How many lines in the rows below contain the string "JSON"? Match case exactly and reply with the number alone.

====

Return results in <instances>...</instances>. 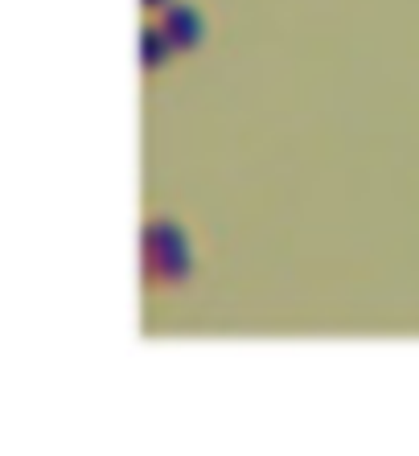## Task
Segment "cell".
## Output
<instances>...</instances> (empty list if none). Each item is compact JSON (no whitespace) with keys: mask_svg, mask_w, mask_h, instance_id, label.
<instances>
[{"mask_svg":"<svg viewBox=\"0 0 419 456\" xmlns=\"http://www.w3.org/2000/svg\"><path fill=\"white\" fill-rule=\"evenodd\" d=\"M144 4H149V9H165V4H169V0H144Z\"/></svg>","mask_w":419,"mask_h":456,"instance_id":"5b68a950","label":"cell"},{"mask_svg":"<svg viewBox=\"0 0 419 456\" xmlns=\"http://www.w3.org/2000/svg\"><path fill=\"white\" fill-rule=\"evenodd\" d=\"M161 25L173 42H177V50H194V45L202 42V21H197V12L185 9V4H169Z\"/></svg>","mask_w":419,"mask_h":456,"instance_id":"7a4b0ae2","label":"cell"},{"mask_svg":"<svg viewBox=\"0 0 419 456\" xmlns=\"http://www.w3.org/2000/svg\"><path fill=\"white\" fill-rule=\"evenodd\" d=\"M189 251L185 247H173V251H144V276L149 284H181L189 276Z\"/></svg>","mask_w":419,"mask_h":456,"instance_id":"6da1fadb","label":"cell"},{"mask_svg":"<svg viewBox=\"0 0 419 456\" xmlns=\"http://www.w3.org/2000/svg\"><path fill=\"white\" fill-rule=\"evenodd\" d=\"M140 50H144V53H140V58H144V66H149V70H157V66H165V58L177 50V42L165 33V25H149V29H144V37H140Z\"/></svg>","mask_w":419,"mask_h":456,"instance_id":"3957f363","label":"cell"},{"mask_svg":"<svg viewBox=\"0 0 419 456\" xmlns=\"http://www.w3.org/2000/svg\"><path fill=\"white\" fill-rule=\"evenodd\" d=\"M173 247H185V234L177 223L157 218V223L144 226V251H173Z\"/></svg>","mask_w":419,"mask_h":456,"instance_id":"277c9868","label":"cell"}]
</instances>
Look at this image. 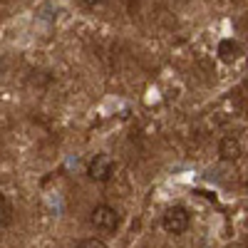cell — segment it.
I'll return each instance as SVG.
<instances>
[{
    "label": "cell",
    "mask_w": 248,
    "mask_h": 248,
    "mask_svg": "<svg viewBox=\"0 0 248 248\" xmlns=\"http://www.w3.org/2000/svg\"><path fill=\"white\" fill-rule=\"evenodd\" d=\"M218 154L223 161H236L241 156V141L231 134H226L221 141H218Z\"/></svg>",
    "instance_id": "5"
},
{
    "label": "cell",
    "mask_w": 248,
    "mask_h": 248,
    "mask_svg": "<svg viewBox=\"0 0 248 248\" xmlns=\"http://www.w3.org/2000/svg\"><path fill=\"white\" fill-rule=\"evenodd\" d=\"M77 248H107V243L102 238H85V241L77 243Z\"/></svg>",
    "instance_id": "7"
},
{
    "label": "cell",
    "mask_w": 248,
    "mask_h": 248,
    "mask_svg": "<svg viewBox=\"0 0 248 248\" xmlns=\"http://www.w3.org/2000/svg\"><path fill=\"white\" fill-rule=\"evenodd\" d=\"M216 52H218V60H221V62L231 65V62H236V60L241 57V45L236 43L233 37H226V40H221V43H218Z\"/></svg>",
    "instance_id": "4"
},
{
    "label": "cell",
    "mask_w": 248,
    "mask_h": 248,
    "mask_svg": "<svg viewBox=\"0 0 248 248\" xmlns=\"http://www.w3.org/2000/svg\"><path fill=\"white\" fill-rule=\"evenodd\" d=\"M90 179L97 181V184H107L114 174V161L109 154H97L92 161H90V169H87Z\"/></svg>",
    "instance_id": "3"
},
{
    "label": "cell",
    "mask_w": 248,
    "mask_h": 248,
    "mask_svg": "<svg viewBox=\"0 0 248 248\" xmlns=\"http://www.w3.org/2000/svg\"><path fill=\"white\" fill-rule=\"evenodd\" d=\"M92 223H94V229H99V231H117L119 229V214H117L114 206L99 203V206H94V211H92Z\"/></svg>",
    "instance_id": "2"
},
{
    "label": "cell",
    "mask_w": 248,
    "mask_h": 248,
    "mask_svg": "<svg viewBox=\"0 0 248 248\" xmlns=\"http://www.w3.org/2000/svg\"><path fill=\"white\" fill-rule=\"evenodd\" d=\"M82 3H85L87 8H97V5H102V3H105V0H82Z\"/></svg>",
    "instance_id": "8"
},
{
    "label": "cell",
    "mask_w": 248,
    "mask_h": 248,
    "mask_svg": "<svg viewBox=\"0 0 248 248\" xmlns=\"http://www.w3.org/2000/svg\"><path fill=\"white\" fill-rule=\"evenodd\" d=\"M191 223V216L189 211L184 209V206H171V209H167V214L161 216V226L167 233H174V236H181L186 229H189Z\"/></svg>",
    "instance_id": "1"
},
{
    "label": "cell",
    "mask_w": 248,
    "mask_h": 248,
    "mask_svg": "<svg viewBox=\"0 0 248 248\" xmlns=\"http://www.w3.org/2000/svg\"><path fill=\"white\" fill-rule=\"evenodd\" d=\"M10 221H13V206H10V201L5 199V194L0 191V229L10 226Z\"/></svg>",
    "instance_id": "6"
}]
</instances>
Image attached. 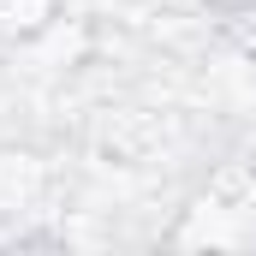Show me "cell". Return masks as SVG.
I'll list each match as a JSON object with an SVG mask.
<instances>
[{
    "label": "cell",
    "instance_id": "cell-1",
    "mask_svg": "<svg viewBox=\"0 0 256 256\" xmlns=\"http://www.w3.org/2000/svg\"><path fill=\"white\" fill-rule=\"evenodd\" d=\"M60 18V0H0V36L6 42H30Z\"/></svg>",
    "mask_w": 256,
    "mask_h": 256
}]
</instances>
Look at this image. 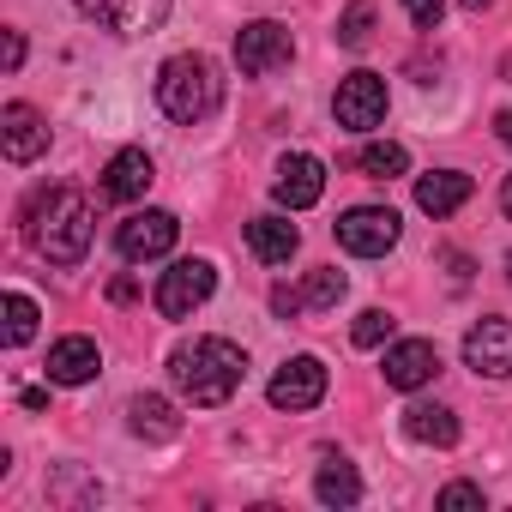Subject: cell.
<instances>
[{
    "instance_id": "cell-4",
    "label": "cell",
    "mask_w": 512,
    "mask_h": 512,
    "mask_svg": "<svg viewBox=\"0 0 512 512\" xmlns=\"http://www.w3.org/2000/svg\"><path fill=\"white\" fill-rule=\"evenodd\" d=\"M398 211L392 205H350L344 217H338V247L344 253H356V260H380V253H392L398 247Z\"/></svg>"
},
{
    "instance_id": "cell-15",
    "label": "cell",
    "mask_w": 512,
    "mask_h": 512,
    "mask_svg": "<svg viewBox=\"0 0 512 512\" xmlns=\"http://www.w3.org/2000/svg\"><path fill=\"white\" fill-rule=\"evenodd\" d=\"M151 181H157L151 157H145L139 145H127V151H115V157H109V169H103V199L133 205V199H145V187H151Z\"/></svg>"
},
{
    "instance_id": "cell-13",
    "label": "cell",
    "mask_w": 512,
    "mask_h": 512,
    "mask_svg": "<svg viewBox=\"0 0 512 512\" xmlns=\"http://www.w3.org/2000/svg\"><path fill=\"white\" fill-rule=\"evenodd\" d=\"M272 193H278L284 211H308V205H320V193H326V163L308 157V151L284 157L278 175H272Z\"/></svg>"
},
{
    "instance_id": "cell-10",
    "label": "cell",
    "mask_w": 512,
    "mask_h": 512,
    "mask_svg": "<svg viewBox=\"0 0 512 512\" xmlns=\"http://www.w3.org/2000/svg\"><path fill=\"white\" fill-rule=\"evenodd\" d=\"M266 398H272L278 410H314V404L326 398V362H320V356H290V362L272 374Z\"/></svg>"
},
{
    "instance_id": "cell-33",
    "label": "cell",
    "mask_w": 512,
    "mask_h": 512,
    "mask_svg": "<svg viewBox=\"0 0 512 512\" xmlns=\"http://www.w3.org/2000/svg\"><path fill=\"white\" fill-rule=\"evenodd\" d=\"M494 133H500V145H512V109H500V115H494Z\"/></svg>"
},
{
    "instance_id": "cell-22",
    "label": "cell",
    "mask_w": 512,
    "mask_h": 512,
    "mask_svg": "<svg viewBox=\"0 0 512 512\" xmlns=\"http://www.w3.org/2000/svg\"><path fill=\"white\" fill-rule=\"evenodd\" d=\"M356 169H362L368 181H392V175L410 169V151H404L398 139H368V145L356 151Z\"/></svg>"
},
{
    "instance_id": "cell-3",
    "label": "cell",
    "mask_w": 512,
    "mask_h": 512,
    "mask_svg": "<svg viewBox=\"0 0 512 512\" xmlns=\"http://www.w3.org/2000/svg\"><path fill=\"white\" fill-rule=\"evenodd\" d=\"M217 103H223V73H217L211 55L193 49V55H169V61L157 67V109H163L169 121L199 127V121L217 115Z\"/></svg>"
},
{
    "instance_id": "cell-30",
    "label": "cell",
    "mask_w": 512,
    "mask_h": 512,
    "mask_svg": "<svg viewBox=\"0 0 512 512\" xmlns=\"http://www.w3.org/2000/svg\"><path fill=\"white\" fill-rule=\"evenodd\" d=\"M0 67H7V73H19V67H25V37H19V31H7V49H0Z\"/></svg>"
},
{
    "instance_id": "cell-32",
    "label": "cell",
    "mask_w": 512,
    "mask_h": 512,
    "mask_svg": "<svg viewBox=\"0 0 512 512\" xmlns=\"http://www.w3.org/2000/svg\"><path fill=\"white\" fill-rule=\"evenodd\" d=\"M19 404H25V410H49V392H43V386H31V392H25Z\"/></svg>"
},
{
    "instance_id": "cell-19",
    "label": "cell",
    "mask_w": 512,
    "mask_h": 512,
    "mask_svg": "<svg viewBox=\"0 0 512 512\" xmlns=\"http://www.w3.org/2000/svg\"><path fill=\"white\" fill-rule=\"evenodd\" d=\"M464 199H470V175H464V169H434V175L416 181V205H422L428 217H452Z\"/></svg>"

====

__Answer for this exercise__. 2